# SUPPLIED INFORMATION
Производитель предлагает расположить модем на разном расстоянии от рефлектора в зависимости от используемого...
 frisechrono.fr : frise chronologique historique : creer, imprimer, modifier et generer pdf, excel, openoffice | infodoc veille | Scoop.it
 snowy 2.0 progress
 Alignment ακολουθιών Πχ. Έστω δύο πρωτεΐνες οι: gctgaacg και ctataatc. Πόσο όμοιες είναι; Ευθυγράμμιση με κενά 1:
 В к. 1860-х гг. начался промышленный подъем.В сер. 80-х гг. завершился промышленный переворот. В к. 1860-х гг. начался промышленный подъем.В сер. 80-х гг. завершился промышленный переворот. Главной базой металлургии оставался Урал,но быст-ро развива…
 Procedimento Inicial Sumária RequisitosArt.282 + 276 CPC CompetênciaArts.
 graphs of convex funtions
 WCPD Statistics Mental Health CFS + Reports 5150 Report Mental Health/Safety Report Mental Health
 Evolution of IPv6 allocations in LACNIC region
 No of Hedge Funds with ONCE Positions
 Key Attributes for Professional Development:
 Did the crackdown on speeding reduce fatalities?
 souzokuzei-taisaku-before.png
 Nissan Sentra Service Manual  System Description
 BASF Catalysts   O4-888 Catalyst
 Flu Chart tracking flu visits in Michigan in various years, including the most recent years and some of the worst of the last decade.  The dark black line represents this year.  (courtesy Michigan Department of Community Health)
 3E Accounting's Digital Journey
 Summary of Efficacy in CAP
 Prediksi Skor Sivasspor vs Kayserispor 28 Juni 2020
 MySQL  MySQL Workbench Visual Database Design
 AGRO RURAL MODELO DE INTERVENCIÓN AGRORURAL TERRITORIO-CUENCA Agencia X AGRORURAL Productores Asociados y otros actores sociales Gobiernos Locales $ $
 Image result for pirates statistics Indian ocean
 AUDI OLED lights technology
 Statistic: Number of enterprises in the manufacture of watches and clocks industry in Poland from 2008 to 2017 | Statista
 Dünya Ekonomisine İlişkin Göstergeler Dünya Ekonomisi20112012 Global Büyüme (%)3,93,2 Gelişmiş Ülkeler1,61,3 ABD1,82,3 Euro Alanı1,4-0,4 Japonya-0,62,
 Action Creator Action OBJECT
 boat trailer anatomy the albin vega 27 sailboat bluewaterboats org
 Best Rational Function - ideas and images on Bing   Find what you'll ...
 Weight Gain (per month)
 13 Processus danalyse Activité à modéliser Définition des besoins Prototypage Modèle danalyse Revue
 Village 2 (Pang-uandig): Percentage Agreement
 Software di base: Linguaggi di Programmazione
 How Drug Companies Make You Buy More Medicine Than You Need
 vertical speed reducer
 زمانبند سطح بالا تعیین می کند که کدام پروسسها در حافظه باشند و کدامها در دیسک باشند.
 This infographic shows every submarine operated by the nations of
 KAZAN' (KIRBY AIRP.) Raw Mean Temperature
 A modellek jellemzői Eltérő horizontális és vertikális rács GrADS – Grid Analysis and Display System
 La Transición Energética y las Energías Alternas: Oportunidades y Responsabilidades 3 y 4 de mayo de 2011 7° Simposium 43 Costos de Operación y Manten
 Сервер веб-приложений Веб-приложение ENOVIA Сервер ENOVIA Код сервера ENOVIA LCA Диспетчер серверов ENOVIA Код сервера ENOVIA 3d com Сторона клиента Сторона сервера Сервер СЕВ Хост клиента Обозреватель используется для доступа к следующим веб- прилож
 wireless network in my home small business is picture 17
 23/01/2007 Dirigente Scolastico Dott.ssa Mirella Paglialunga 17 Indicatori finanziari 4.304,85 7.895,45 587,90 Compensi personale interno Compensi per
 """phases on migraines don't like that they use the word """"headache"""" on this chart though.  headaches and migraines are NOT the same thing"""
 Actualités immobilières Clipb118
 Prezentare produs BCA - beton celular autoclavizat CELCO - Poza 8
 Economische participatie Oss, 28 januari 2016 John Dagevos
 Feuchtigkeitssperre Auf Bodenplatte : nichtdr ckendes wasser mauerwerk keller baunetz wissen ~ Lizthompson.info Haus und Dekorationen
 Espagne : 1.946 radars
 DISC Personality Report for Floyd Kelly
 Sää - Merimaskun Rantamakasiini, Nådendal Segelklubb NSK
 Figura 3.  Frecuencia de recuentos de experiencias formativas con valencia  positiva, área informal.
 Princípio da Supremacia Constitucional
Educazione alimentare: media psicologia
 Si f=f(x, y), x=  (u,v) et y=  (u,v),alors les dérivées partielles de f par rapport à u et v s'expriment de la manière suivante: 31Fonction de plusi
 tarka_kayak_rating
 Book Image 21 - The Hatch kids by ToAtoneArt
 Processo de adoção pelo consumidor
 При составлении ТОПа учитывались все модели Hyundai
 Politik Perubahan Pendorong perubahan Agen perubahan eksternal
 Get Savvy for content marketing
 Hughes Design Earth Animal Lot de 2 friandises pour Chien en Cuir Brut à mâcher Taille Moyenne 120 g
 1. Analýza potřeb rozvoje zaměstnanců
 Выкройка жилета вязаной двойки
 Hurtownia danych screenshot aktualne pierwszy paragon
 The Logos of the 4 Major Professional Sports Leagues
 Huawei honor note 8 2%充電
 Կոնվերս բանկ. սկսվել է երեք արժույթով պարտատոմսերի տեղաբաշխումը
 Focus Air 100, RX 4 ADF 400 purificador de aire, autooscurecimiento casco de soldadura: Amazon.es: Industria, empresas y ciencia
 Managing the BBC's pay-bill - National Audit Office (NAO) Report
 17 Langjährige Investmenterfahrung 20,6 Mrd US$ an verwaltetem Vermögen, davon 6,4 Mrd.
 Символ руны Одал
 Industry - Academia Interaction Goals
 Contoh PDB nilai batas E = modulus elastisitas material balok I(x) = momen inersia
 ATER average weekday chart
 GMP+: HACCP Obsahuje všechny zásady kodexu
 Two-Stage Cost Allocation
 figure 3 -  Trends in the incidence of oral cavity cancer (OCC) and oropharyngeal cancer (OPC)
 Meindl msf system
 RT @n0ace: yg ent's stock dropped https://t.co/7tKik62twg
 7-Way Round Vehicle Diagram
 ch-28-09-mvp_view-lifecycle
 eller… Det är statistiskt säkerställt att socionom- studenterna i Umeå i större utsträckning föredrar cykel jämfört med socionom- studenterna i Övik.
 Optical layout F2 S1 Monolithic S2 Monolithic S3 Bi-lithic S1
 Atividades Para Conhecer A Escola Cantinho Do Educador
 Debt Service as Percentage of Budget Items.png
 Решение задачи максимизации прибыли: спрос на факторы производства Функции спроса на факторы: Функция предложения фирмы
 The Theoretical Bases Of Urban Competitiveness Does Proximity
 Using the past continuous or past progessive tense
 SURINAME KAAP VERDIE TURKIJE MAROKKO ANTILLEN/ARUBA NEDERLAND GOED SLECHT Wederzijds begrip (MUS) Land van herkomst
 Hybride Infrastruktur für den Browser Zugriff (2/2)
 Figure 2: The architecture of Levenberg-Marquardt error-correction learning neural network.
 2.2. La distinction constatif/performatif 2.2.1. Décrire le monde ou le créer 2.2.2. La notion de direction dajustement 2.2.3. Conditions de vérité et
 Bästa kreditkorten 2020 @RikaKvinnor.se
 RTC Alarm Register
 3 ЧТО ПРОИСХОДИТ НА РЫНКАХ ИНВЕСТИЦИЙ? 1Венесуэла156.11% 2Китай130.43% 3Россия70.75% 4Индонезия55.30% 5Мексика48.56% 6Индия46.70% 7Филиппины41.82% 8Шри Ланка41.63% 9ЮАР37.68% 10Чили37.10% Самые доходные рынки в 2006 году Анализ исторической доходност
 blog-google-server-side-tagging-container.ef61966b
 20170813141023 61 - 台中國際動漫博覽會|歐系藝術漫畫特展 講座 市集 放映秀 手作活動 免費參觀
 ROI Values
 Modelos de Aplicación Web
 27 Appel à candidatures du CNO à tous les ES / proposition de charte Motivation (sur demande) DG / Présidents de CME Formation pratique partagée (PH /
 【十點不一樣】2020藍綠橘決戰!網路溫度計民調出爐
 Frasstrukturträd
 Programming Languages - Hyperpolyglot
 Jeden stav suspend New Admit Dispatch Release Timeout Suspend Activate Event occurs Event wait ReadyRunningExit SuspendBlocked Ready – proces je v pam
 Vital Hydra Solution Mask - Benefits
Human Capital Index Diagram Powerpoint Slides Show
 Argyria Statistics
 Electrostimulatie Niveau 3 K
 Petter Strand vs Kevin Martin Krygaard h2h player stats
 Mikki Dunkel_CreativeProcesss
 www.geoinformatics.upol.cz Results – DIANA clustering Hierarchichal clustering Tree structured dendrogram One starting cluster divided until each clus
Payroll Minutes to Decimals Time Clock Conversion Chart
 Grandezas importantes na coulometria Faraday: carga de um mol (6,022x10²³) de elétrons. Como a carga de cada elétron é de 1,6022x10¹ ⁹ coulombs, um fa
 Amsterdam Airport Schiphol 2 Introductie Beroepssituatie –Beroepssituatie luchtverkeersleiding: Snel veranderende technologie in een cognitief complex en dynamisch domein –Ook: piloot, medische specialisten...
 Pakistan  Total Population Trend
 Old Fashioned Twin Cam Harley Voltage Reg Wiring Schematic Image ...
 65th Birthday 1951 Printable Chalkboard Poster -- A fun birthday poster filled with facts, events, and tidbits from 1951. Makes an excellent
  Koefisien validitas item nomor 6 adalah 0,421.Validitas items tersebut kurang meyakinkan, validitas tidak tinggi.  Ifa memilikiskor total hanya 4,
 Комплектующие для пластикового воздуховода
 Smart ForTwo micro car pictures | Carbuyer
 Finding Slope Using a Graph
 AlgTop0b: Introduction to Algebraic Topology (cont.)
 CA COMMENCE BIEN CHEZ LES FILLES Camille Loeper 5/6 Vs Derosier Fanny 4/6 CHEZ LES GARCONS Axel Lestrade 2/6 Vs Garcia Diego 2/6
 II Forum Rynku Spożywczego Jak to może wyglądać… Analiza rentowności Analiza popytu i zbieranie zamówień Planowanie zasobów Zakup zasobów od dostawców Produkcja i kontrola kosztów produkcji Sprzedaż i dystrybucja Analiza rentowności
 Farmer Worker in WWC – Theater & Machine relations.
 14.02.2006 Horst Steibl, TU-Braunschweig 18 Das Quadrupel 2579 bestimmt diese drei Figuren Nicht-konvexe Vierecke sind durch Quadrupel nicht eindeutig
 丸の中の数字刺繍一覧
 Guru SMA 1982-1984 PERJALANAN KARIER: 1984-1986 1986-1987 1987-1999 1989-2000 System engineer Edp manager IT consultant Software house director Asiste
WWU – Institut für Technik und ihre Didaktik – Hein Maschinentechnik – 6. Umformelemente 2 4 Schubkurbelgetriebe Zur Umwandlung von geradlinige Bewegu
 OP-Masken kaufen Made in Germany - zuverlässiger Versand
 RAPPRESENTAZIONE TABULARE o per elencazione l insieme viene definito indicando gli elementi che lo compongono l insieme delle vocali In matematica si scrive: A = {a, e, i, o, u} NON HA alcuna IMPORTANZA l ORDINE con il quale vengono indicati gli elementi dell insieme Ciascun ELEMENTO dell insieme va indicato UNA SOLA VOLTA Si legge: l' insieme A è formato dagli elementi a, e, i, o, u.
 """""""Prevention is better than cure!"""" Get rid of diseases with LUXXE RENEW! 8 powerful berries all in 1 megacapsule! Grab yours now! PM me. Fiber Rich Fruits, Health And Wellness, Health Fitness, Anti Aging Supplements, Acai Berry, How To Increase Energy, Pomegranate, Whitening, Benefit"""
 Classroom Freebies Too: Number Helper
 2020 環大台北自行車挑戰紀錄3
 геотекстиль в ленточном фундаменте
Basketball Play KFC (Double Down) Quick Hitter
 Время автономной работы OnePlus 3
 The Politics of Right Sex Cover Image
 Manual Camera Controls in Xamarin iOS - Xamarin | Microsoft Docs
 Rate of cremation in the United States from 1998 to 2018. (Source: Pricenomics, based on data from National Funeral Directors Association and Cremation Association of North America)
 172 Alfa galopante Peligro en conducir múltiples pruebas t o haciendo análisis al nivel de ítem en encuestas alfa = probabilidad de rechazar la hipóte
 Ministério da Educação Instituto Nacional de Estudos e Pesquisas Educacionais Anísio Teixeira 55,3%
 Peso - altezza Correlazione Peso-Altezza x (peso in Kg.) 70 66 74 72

# INSTRUCTIONS FOR THE TASK
The answer must be a single number: how many lines above contain the word "Using".

# RESPONSE
2